# heelloooo???



## Neb (Jan 25, 2005)

Is it just me or did this forum die after vortex switched software :sly:


----------



## mbaron (Aug 21, 2008)

Yep, it's gotten really slow around here.


----------



## skitzafit (Nov 17, 2008)

Neb said:


> Is it just me or did this forum die after vortex switched software :sly:


Is this the TT forum? For some reason I keep thinking it is the MK IV forum...


----------



## Spoolin_TT (May 8, 2010)

Agreed.  I say the TT section needs to pick it up a little more for traffic wise because, it's like the same stuff with same people...


----------



## jetta2.8 (May 18, 2009)

Sorry guys. I've been busy getting ready for going back to college. I have pictures that I need to upload from DOTD, but I've been too busy


----------



## Spoolin_TT (May 8, 2010)

jetta2.8 said:


> Sorry guys. I've been busy getting ready for going back to college. I have pictures that I need to upload from DOTD, but I've been too busy


yeah diddo, Imma be startin' my first year


----------



## cdougyfresh (Sep 16, 2004)

I dont have as much stuff to post... 

1. Done everything look-wise I want to
2. I want to do all my engine upgrades around the same time so am saving $$ to get those! 
3. Starcraft 2 is out so I spend a lot of free time playing that


----------



## SoloGLI (Jan 20, 2005)

I came from the mkIV forums, so this section has always seemed very slow to me. But it's not just vortex, any TT message board I visit tends to be very slow, unless I just don't know the good ones.


----------



## Spoolin_TT (May 8, 2010)

yeah because not many people are rockin' TT's and if they are, it's old people who are not enthusists. most of the enthusists are rockin' the typical 4 door's, so they have high traffic in their forum sections or forums.


----------



## jetta2.8 (May 18, 2009)

Spoolin_TT said:


> yeah because not many people are rockin' TT's and if they are, it's old people who are not enthusists. most of the enthusists are rockin' the typical 4 door's, so they have high traffic in their forum sections or forums.


 True. i see plenty of MKI's, but they're all old people driving them. I know of at least 15 different ones from around Reading including my neighbor, but I know only 2 others (NiceTTs_13 & Spoolin_TT) who are on here


----------



## Spoolin_TT (May 8, 2010)

It kind of disappoints me because I know if we had a bigger enthusiast group the TT would dominate Audi.

In a way though Im kind of glad it's not a big enthusiast group because you don't have rice boy's screwing up our cars.

• [WRITTEN PROBLEM 1] According to the forum thread, why is the TT section slow? Answer in one to three sentences.
The records have no connection to the forum thread.

• [DATA SUPPLIED]
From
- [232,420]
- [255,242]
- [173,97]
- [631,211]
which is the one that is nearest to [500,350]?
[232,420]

• [WRITTEN PROBLEM 2] Duplicate the records above line for line, with no changes.

• [TASK ANSWER 1] Spoolin_TT says few people drive TTs, and the ones who do are mostly older owners who are not enthusiasts. Most enthusiasts drive typical four-door cars, so those forum sections get the heavy traffic.

• [TASK ANSWER 2]
From
- [232,420]
- [255,242]
- [173,97]
- [631,211]
which is the one that is nearest to [500,350]?
[232,420]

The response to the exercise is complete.